(Extracted text)
2. A device as claimed in claim 1 comprising a pump in
communication with said segment of said quench tube that fills said
segment of said quench tube with a predetermined gas, and wherein
said sensor is a sensor that measures a proportion of a foreign gas
in said predetermined gas.
3. A device as claimed in claim 1 wherein said segment of said
quench tube has an overpressure therein, exceeding atmospheric
pressure, and wherein said sensor is a pressure sensor that senses
a pressure drop in said segment of said quench tube.
4. A device as claimed in claim 3 comprising a pump in
communication with said segment of said quench tube that maintains
said segment of said quench tube at said overpressure.
5. A device as claimed in claim 4 wherein said pump supplies a
predetermined gas to said segment of said quench tube to maintain
said overpressure, and wherein said device comprises a further
sensor connected to said alarm emitter, that detects a proportion
of a foreign gas in said predetermined gas.
6. A device as claimed in claim 5 wherein said pump is a
compressor.
(End Extracted text)
(Study material)
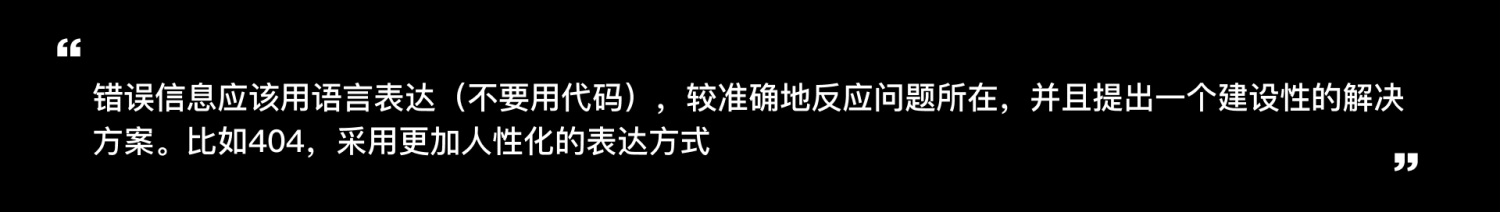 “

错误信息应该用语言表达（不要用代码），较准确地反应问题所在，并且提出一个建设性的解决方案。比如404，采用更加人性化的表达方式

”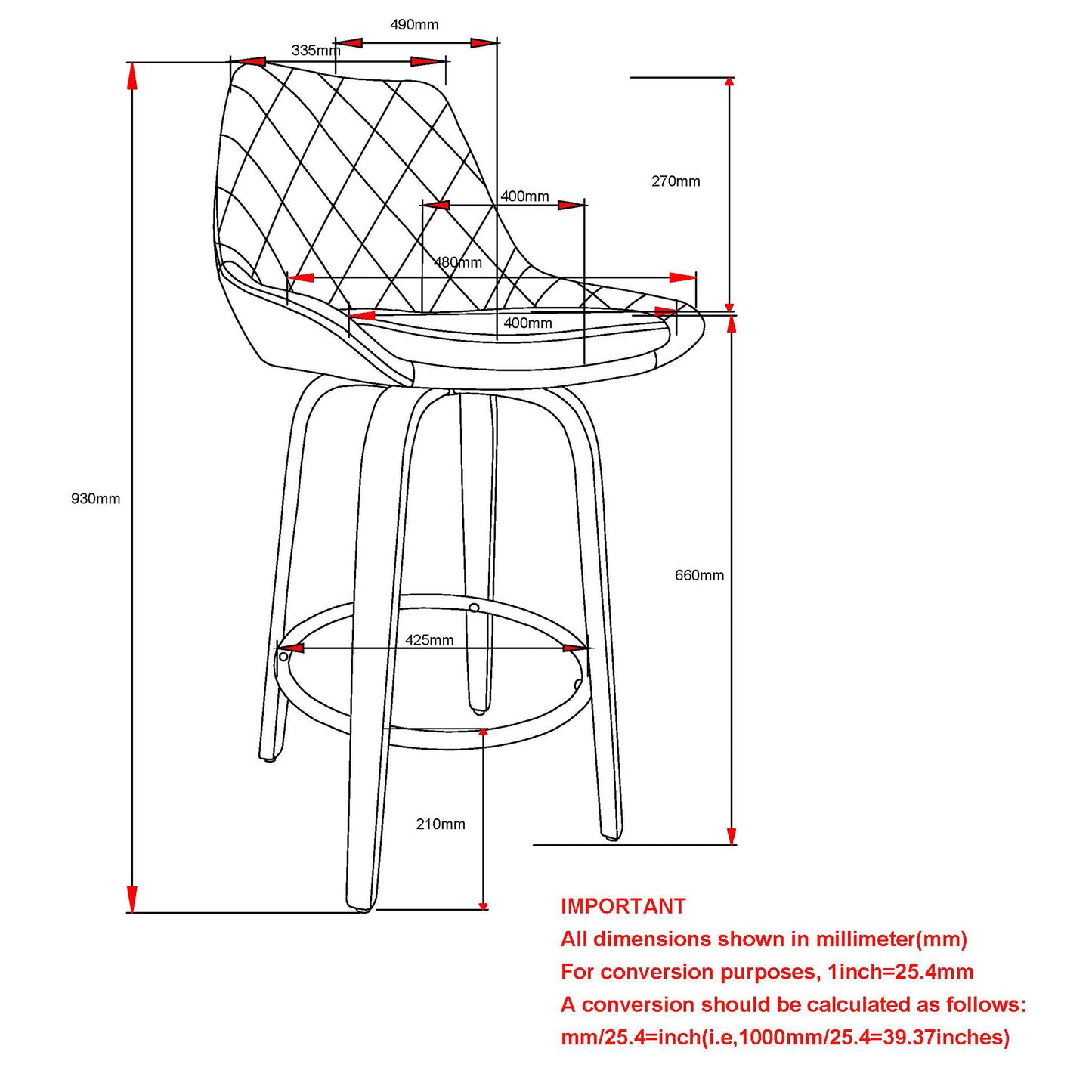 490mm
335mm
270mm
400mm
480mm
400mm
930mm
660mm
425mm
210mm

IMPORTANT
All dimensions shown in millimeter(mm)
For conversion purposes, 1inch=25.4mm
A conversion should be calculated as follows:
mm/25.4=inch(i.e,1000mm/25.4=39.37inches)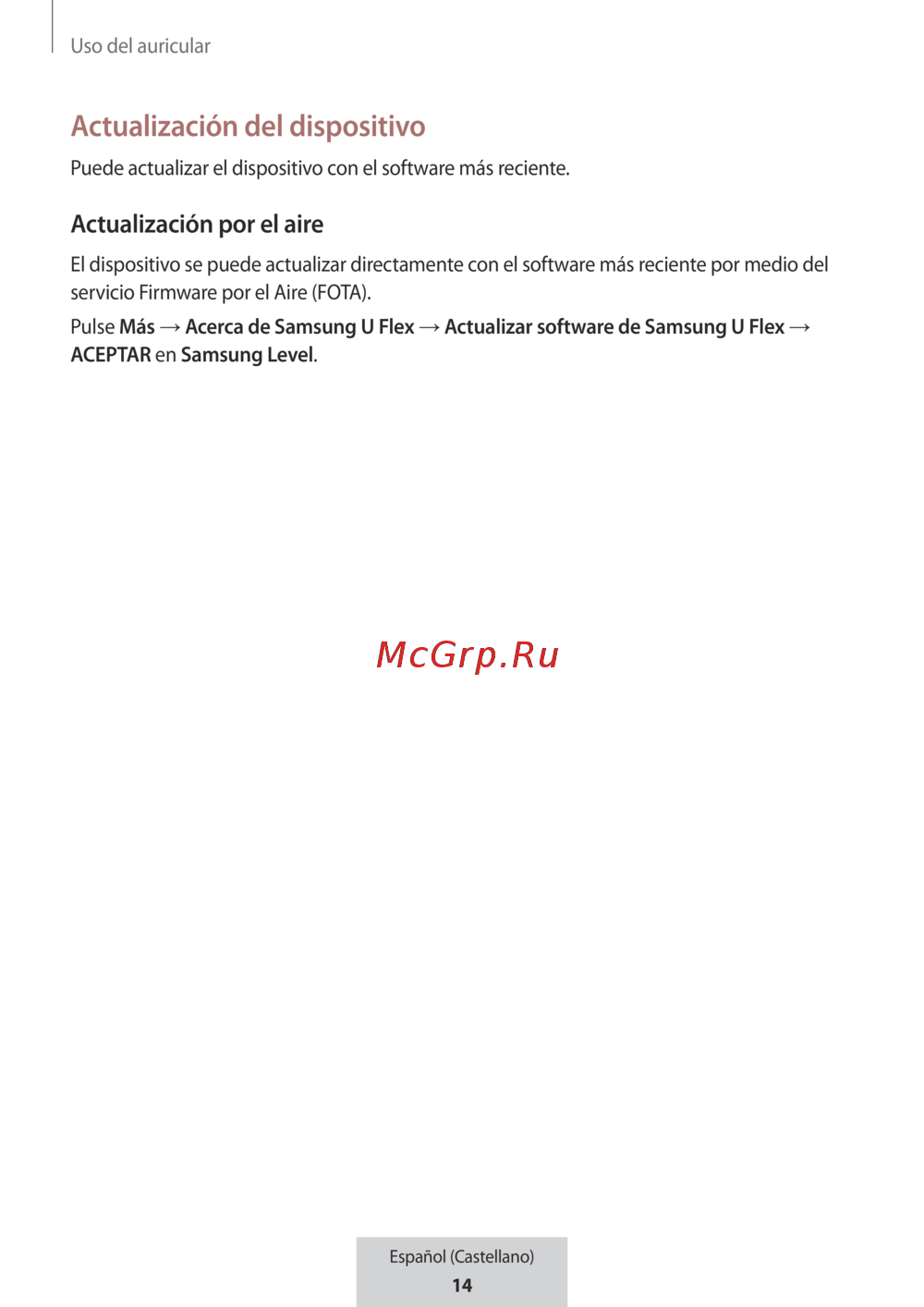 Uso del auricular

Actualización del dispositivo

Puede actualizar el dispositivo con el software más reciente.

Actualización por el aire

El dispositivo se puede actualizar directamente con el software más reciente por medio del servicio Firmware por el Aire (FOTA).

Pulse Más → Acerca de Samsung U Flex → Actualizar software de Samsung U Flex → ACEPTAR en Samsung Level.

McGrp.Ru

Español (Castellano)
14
(End Study material)
** Exercise 1 **
Rewrite the quench tube claims, beginning at the words "4. A device" and stopping after "gas in said predetermined gas.", with "foreign gas" replaced by "contaminant gas".
** Exercise 2 **
In the quench tube claims, why does the pump in claim 5 supply a predetermined gas to the segment of the quench tube? Answer in one to three sentences.
** Exercise 3 **
Continue the quench tube claims from where they stop.

** Exercise response 1 **
4. A device as claimed in claim 3 comprising a pump in
communication with said segment of said quench tube that maintains
said segment of said quench tube at said overpressure.
5. A device as claimed in claim 4 wherein said pump supplies a
predetermined gas to said segment of said quench tube to maintain
said overpressure, and wherein said device comprises a further
sensor connected to said alarm emitter, that detects a proportion
of a contaminant gas in said predetermined gas.

** Exercise response 2 **
The pump supplies the predetermined gas to maintain the overpressure in the segment of the quench tube. That overpressure exceeds atmospheric pressure, so a pressure sensor can detect a pressure drop in the segment.

** Exercise response 3 **
7. A device as claimed in claim 1 wherein said segment of said
quench tube is filled with a dry gas.
8. A device as claimed in claim 1 wherein at least one of said
first and second sealing elements is a burst disk.
9. A device as claimed in claim 1 wherein at least one of said
first and second sealing elements is a thin elastic film.
10. A device as claimed in claim 9 comprising an actuatable cutting
element disposed relative to said film to rupture said film by
slicing said film upon an occurrence of a predetermined pressure
that occurs upon a quench in said segment of said quench tube.
11. A device as claimed in claim 1 wherein said second sealing
element is disposed at, and seals, said end of said quench tube in
communication with ambient atmosphere.
Description
BACKGROUND OF THE INVENTION
1. Field of the Invention
The present invention concerns a device to dissipate gases created
upon the occurrence of a quench of a superconducting magnet of the
type having a quench tube and a front sealing element sealing the
quench tube on the magnet side.
2. Description of the Prior Art
A quench of a superconducting magnet can occur in very rare cases.
A quench is a sudden transition from the superconducting state into
the normally-conducting state. The energy of the magnetic field is
thereby converted into heat. Since such magnets usually are cooled
with a liquefied gas, in particular liquefied helium, this is
vaporized by the created heat. In the case of a quench the gas must
be conducted quickly and safely into the atmosphere.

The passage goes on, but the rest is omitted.